[Opening Text passage section]
This aim-oriented auto tuning could also be useful for general
balancing-required access aware system operations such as system memory
auto scaling[3] and tiered memory management[4].  These two example
usages are not what current DAMOS implementation is already supporting,
but require additional DAMOS action developments, though.

Evaluation: subtle memory pressure aiming proactive reclamation
---------------------------------------------------------------

To show if the implementation works as expected, we prepare four
different system configurations on AWS i3.metal instances.  The first
setup (original) runs the workload without any DAMOS scheme.  The second
setup (not-tuned) runs the workload with a virtual address space-based
proactive reclamation scheme that pages out memory regions that are not
accessed for five seconds or more.  The third setup (offline-tuned) runs
the same proactive reclamation DAMOS scheme, but after making it tuned
for each workload offline, using our previous user-space driven
automatic tuning approach, namely DAMOOS[1].  The fourth and final setup
(AFDAA) runs the scheme that is the same as that of 'not-tuned' setup,
but aims to keep 0.5% of 'some' memory pressure stall time (PSI) for the
last 10 seconds using the aiming-oriented auto tuning.

For each setup, we run realistic workloads from PARSEC3 and SPLASH-2X
benchmark suites.  For each run, we measure RSS and runtime of the
workload, and 'some' memory pressure stall time (PSI) of the system.  We
repeat the runs five times and use averaged measurements.

For simple comparison of the results, we normalize the measurements to
those of 'original'.  In the case of the PSI, though, the measurement
for 'original' was zero, so we normalize the value to that of
'not-tuned' scheme's result.  The normalized results are shown below.

            Not-tuned         Offline-tuned     AFDAA
    RSS     0.622688178226118 0.787950678944904 0.740093483278979
    runtime 1.11767826657912  1.0564674983585   1.0910833880499
    PSI     1                 0.727521443794069 0.308498846350299

The 'not-tuned' scheme achieves about 38.7% memory saving but incur
about 11.7% runtime slowdown.  The 'offline-tuned' scheme achieves about
22.2% memory saving with about 5.5% runtime slowdown.  It also achieves
about 28.2% memory pressure stall time saving.  AFDAA achieves about 26%
memory saving with about 9.1% runtime slowdown.  It also achieves about
69.1% memory pressure stall time saving.  We repeat this test multiple
times, and get consistent results.  AFDAA is now integrated in our daily
DAMON performance test setup.

Apparently the aggressiveness of 'AFDAA' setup is somewhere between
those of 'not-tuned' and 'offline-tuned' setup, since its memory saving
and runtime overhead are between those of the other two setups.
[Closing Text passage section]
Directions —
(a) Answer the following questions using the evaluation passage above, giving each answer on its own line marked (i), (ii) or (iii).
(i) On what kind of instances were the system configurations prepared?
(ii) Which memory regions does the proactive reclamation scheme of the 'not-tuned' setup page out?
(iii) How many times was each run repeated before the measurements were averaged?
(b) From the evaluation passage above, print everything from "This aim-oriented auto" down to "action developments, though.".
(c) Name every system setup, by the name in parentheses, that the evaluation passage above compares.
[Opening Collected material section]
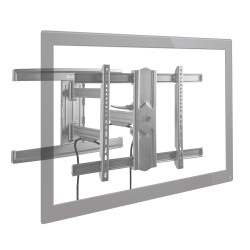 STARTECH FPWARTS1 - Full Motion Tv Wall Mount - For Up To | APLIUM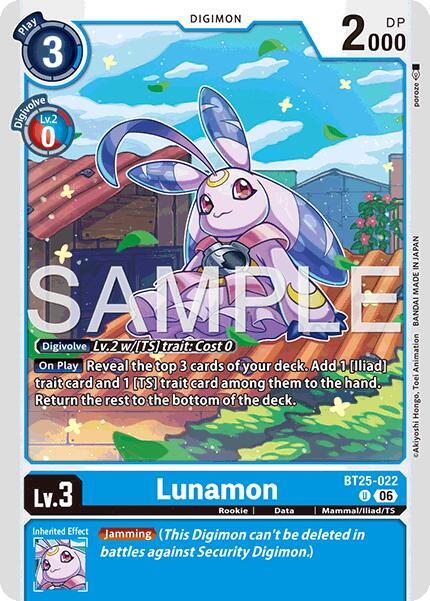 Lunamon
[Closing Collected material section]
Outputs by task —
(a)
(i) AWS i3.metal instances.
(ii) Memory regions that are not accessed for five seconds or more.
(iii) Five times.

(b)
This aim-oriented auto tuning could also be useful for general
balancing-required access aware system operations such as system memory
auto scaling[3] and tiered memory management[4].  These two example
usages are not what current DAMOS implementation is already supporting,
but require additional DAMOS action developments, though.

(c)
original
not-tuned
offline-tuned
AFDAA